▸ SEGMENT DE TEXTE
^^^^^^^^
Le plus bref examen suffit à faire comprendre l’immense avantage qu’il y aurait à relier Saint-Louis avec ce port par un chemin de fer qui assurerait l’écoulement régulier des produits du Sénégal. L’avant-projet dressé par M. Walter, chef du service des travaux publics de la colonie, montre que l’exécution est des plus faciles au point de vue technique. La ligne partant de Dakar s’infléchit considérablement vers l’est pour traverser de part en part la partie la plus fertile et la plus populeuse du royaume de Cayor. Dans presque tout le parcours, la plate-forme pourra être établie sans remblai ni déblai sur un terrain sablonneux, mais solidement fixé par de grandes forêts d’arbres à haute tige, où l’on trouvera tout transporté le bois pour les traverses. Par un traité qu’on trouvera plus bas, le roi du Cayor nous a autorisés à faire gratuitement tous les abatages nécessaires. Les rayons minima des courbes ont été fixés à 300 mètres. Les déclivités de la voie seront partout inférieures à 0m,009 par mètre, sauf au passage du col de Thiés, où on a admis exceptionnellement une rampe de 0m,015 par mètre sur 2,300 mètres de longueur. Il n’y aura qu’un ouvrage d’art à construire, un viaduc indispensable pour traverser le marigot de Leybar près de Saint-Louis. Il aura 120 mètres de long et 8 mètres de haut, la dépense en est évaluée à 264,000 francs. Le prix de revient par kilomètre est estimé à 62,440 francs, soit, pour les 260 kilomètres, une somme totale de 16,234,400 francs.
^^^^^^^^
Traduisez en anglais cette phrase du texte sur le chemin de fer du Sénégal : « Il n’y aura qu’un ouvrage d’art à construire, un viaduc indispensable pour traverser le marigot de Leybar près de Saint-Louis. »
^^^^^^^^
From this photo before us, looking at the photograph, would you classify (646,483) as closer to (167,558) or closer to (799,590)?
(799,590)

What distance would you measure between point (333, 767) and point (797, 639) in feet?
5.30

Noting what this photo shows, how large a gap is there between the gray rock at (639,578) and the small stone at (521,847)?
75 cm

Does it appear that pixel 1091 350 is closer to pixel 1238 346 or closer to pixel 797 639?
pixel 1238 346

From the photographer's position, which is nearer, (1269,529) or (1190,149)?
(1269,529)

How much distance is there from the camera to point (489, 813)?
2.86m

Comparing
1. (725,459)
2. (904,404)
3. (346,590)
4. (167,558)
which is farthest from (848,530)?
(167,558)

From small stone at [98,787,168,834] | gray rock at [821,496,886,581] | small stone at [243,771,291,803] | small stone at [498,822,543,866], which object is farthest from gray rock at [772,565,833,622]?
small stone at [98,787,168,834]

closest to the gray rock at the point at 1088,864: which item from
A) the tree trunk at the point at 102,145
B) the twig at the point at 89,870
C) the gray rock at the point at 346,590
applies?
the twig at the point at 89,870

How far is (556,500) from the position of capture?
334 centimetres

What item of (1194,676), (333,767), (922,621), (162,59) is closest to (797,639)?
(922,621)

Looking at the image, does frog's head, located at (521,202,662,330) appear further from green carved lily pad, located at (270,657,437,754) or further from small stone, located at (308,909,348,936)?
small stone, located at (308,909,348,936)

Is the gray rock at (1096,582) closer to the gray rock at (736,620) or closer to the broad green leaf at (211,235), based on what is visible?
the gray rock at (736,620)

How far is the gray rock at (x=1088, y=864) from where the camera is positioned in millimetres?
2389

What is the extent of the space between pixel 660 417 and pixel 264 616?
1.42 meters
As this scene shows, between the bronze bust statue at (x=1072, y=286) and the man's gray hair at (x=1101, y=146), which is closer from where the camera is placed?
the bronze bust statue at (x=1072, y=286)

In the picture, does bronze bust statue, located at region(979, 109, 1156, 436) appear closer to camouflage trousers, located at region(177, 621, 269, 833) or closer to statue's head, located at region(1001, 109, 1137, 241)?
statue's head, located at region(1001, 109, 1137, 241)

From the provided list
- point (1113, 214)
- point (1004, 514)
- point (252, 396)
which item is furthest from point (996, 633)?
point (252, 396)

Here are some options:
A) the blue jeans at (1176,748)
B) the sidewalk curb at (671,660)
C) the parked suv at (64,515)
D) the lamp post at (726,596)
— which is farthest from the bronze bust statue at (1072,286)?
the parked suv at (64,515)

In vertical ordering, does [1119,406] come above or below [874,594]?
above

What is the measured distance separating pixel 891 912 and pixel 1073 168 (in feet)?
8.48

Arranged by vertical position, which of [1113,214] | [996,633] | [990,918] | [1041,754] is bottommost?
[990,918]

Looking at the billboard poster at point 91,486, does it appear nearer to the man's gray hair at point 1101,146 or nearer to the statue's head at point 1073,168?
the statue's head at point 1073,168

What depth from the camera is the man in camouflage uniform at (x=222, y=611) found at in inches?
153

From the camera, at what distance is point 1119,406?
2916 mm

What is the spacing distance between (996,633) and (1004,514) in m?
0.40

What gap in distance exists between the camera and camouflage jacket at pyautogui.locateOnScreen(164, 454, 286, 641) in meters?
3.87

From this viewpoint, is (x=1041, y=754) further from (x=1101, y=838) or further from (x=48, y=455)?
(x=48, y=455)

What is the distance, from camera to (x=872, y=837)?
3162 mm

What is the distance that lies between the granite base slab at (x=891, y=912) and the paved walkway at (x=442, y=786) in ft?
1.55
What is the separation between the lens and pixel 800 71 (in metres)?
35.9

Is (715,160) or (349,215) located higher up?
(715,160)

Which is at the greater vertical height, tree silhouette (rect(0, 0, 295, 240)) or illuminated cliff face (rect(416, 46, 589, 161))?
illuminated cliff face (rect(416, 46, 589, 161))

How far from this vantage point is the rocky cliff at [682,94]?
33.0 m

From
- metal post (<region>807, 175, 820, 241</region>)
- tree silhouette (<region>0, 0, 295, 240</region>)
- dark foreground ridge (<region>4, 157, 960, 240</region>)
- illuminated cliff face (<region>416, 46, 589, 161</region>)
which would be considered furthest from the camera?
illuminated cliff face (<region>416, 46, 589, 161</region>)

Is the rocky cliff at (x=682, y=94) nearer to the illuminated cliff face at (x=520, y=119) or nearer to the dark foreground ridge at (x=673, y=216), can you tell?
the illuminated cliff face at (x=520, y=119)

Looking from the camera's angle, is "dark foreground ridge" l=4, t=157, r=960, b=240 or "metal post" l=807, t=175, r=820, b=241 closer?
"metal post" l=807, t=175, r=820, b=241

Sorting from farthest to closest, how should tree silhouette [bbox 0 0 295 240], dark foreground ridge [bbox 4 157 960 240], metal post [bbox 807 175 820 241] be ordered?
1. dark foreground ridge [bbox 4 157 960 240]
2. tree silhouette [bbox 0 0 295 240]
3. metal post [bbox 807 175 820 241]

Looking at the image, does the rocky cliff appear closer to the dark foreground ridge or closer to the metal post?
^^^^^^^^
▸ RÉPONSE COMPLÈTE
There will be only one engineering structure to build, a viaduct essential for crossing the Leybar backwater near Saint-Louis.